If, however, you want to convert a “tidy” data frame to “wide” format, you will need to use the pivot_wider() function instead. Run ?pivot_wider and look at the examples in the bottom of the help file for examples.
You can also view examples of both pivot_longer() and pivot_wider() on the tidyverse.org webpage. There's a nice example to check out the different functions available for data tidying and a case study using data from the World Health Organization on that webpage. Furthermore, each week the R4DS Online Learning Community posts a dataset in the weekly #TidyTuesday event that might serve as a nice place for you to find other data to explore and transform.
A distribution is a function that shows the possible values of a variable and how often they occur.
Think of the distribution of a variable as an urn from which we can pull out, at random, values for that variable. Drawing a thousand or so values from that urn, and then looking at a histogram, can show where the values are centered and how the values vary. Because people are sloppy, they will use the word distribution to refer to both the (imaginary!) urn from which we are drawing values and to the list of values we have drawn. It is better, however, to keep three distinct ideas separate:
The unknown true distribution which, in reality, generates the data which we see. Outside of stylized examples in which we assume that a distribution follows a simple mathematical formula, we will never have access to the unknown true distribution. We can only estimate it, however imperfectly. This unknown true distribution is often referred to as the data generating mechanism, or DGM. It is a function or black box or urn which produces data. We can see the data. We can't see the urn. Later in the Primer, once we have learned about posterior distributions, we will often refer to this as Preceptor's Posterior.

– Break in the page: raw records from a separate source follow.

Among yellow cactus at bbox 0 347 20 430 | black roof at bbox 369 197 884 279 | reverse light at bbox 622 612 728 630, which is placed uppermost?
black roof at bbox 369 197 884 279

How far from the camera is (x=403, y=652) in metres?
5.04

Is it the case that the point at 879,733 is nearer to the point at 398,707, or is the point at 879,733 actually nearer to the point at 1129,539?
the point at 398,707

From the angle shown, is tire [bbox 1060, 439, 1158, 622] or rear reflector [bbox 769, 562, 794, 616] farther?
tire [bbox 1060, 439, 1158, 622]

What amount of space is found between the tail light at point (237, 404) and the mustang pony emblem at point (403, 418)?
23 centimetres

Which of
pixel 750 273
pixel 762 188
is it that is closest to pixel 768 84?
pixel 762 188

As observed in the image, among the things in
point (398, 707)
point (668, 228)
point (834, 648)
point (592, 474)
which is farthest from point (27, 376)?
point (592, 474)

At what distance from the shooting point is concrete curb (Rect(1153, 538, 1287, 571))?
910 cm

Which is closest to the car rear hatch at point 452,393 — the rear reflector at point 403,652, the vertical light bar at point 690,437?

The estimated distribution which, we think, generates the data which we see. Again, we can never know the unknown true distribution. But, by making some assumptions and using the data we have, we can estimate a distribution. Our estimate may be very close to the true distribution. Or it may be far away. The main task of data science to to create and use these estimated distributions. Almost always, these distributions are instantiated in computer code.

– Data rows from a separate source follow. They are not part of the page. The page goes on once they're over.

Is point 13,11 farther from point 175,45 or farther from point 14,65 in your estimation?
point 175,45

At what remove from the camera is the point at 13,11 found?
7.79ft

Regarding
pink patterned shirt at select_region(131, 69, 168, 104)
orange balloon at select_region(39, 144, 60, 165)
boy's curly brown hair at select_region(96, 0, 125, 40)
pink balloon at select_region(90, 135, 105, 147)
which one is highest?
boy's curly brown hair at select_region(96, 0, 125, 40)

A vector of numbers drawn from the estimated distribution. Both true and estimated distributions can be complex beasties, difficult to describe accurately and in detail. But a vector of numbers drawn from a distribution is easy to understand and use. So, in general, we work with vectors of numbers. When someone — either a colleague or a piece of R code — has created a distribution which we want to use to answer a question, we don't really want the distribution itself. We just want a vectors of “draws” from that distribution. Vectors are easy to work with! Complex computer code is not.
Again, people (including us!) will often be sloppy and use the same word, “distribution,” without making it clear whether they are talking about the true distribution, the estimated distribution, or a vector of draws from the estimated distribution. Try not to be sloppy.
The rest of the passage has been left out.